Normal cells grown in culture are inhibited or restricted from migration and/or proliferation by adhering to neighboring cells creating monolayers in culture (1). This phenomenon, known as contact inhibition (CI), was first observed in cells taken from chick embryo ventricles in 1953 (2). As early as 1957, it was recognized that cells derived from tumor tissue did not contact inhibit (3). CI of migration (CIM) describes the cessation of cell movement when a cell comes into contact with another cell. CI of proliferation (CIP) is a separate phenomenon that describes the cessation of cell division following cell-cell contact (1). The observation that tumor-derived cells do not contact inhibit (neither CIP nor CIM) led to the hypothesis that one step in tumor progression is the loss of cell-cell adhesion. Since loss of CI is one of the first observable steps in cancer progression, it is likely to be a key event. In the years since these observations, a number of proteins involved in promoting cell adhesion, known as cell adhesion molecules (CAMs; ref. 1) have been identified.

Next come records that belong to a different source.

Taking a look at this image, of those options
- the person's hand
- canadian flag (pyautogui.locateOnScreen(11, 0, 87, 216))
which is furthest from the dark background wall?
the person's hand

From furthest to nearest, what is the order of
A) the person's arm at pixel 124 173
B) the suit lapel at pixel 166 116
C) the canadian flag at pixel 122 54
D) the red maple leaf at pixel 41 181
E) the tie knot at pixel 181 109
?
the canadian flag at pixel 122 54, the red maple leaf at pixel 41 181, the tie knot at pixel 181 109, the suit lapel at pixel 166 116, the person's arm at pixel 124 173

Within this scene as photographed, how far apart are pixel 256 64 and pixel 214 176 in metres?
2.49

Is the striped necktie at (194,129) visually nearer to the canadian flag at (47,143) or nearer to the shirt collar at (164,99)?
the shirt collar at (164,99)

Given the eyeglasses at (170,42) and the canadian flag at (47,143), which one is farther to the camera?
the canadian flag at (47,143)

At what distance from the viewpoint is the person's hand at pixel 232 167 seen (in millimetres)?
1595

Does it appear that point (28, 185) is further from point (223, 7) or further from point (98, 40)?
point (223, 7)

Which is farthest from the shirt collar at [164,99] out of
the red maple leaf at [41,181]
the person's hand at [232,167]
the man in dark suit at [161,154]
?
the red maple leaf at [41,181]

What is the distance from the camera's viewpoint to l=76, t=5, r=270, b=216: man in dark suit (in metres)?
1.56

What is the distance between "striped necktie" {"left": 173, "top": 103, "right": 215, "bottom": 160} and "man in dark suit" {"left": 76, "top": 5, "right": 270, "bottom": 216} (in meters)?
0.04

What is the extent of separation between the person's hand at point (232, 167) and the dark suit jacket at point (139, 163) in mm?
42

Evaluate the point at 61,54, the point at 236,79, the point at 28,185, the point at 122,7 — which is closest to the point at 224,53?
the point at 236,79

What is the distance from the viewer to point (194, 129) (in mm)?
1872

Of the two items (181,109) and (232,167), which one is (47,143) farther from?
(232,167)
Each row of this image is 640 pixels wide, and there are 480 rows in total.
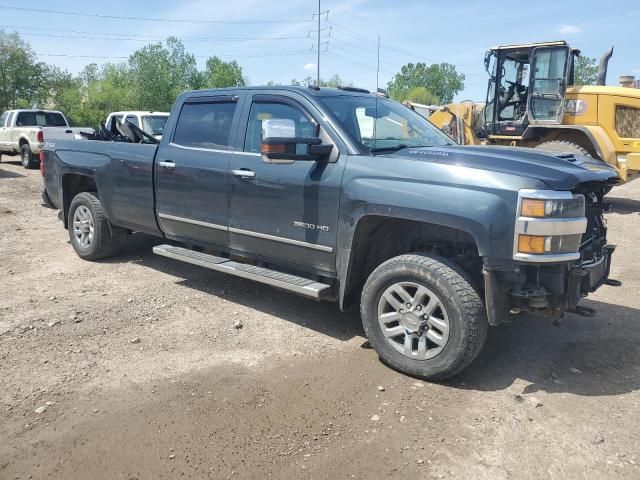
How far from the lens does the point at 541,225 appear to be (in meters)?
3.27

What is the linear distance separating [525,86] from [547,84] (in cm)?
74

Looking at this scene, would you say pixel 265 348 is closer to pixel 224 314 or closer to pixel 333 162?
pixel 224 314

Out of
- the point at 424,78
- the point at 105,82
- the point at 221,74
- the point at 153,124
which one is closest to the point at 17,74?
the point at 105,82

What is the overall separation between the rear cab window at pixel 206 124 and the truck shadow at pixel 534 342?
153 cm

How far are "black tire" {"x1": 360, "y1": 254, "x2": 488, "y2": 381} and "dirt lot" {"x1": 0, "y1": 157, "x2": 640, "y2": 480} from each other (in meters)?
0.14

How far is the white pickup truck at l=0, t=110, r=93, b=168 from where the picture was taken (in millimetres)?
17156

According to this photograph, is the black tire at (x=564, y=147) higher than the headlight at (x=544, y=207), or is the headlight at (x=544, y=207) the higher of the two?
the black tire at (x=564, y=147)

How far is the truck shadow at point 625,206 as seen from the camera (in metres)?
11.3

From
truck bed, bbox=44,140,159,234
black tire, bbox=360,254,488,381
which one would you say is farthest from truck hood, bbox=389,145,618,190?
truck bed, bbox=44,140,159,234

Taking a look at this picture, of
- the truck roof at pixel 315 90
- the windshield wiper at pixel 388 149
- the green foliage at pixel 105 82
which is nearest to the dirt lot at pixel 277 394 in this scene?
the windshield wiper at pixel 388 149

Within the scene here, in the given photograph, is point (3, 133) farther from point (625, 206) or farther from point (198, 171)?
point (625, 206)

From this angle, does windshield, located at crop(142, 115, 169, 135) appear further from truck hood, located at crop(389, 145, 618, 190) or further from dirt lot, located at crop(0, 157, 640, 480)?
truck hood, located at crop(389, 145, 618, 190)

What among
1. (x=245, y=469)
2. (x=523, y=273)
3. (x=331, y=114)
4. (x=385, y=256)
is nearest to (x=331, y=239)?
(x=385, y=256)

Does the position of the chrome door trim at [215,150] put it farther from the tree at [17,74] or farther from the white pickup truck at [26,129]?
the tree at [17,74]
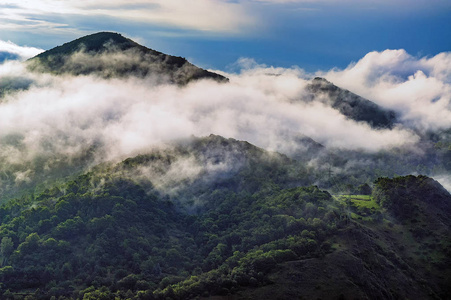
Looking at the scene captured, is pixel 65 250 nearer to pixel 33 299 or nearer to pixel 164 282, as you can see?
pixel 33 299

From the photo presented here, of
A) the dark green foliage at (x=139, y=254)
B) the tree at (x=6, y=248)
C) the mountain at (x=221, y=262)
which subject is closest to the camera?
the mountain at (x=221, y=262)

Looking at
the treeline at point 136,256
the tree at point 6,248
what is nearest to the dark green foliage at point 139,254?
the treeline at point 136,256

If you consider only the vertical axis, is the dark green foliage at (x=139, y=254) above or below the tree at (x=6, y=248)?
above

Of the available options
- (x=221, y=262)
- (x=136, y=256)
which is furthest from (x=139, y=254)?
(x=221, y=262)

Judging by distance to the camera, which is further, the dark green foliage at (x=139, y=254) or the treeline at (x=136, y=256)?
the dark green foliage at (x=139, y=254)

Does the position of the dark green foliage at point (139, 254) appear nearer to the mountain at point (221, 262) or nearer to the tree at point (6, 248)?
A: the mountain at point (221, 262)

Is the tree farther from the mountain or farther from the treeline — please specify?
the mountain

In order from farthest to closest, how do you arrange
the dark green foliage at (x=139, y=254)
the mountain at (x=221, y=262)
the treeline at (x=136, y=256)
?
1. the dark green foliage at (x=139, y=254)
2. the treeline at (x=136, y=256)
3. the mountain at (x=221, y=262)

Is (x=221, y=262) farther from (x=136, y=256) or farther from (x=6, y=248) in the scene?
(x=6, y=248)

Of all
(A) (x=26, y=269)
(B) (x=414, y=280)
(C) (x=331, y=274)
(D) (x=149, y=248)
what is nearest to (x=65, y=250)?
(A) (x=26, y=269)

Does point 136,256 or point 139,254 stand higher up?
point 136,256

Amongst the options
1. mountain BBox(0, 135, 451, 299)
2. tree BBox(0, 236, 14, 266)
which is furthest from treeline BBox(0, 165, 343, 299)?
mountain BBox(0, 135, 451, 299)
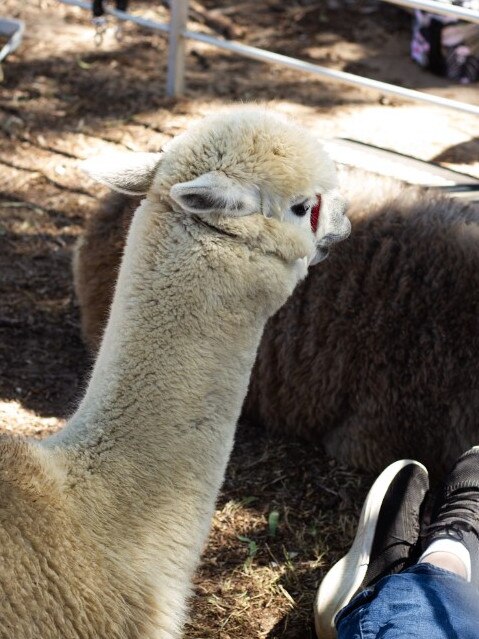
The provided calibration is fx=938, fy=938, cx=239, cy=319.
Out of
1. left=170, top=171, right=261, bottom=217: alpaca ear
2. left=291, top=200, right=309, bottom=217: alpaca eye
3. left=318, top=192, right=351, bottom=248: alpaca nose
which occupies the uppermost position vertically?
left=170, top=171, right=261, bottom=217: alpaca ear

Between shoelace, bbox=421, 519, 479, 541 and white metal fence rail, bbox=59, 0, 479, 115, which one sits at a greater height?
white metal fence rail, bbox=59, 0, 479, 115

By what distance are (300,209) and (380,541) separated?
95 centimetres

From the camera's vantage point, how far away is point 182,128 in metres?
4.98

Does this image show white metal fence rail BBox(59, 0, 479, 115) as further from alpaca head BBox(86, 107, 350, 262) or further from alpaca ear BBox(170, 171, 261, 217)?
alpaca ear BBox(170, 171, 261, 217)

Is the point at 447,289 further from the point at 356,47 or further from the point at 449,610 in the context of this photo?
the point at 356,47

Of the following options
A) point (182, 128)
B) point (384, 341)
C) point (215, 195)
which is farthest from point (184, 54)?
point (215, 195)

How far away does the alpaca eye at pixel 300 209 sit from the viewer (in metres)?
1.96

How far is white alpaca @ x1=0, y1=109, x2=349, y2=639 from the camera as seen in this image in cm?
179

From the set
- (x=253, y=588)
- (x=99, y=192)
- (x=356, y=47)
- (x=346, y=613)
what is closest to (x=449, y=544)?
(x=346, y=613)

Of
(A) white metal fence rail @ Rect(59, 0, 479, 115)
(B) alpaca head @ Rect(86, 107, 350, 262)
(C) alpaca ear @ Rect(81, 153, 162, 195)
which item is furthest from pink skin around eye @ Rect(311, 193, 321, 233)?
(A) white metal fence rail @ Rect(59, 0, 479, 115)

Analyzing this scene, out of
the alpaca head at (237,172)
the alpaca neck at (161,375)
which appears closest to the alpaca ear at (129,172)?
the alpaca head at (237,172)

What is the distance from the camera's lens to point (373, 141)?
5004mm

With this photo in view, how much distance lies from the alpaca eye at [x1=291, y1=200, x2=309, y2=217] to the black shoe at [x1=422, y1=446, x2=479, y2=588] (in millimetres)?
916

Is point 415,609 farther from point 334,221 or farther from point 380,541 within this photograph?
point 334,221
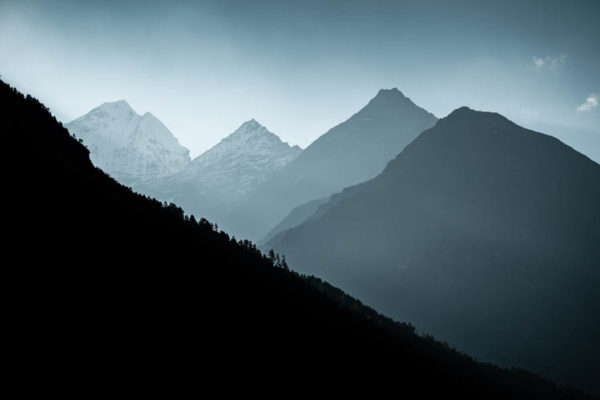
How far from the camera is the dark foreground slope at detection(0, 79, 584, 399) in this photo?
47.8 meters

CAMs are subdivided into four superfamilies: cadherin, immunoglobulin (Ig), integrin, and selectin. Members of all CAM superfamilies can mediate cell-cell interactions, while integrins alone mediate cell-matrix interactions. CAMs bind to either the exact same proteins, known as homophilic binding, or different proteins, called heterophilic binding.
Many CAMs, including E-cadherin, cell-cell adhesion molecule 1 (C-CAM1) and deleted in colorectal cancer (DCC) are putative tumor suppressor genes (4). Genetic loss or DNA hypermethylation results in reduced CAM expression, and is one possible explanation for the loss of CI in cancer (4).
Post-translational changes of CAMs, such as proteolysis, has been observed and may also result in the loss of CI observed in cancer. Cleavage of many CAMs resembles that of the Notch receptor following ligand binding (5). Three cleavage events occur in the processing of Notch, identified as S1, S2, and S3 (Figure 1). S1 cleavage is attributed to a furin-like convertase in the trans-Golgi. S2 occurs in response to ligand binding and is mediated by a disintegrin and metalloprotease (ADAM). ADAM cleavage results in the shedding of the extracellular domain (ECD) of the Notch receptor. S3 is mediated by the γ-secretase complex and cleaves Notch within its transmembrane domain, thereby releasing its cytoplasmic fragment to translocate to the nucleus (5). γ-secretase consists of four proteins at any one time: the protease, either presenilin-1 (PS-1) or presenilin-2 (PS-2), and three other essential members of the complex, nicastrin, Aph-1, and Pen-2 (5). This same cleavage paradigm has been observed for other transmembrane proteins, including cell-cell CAMs (6).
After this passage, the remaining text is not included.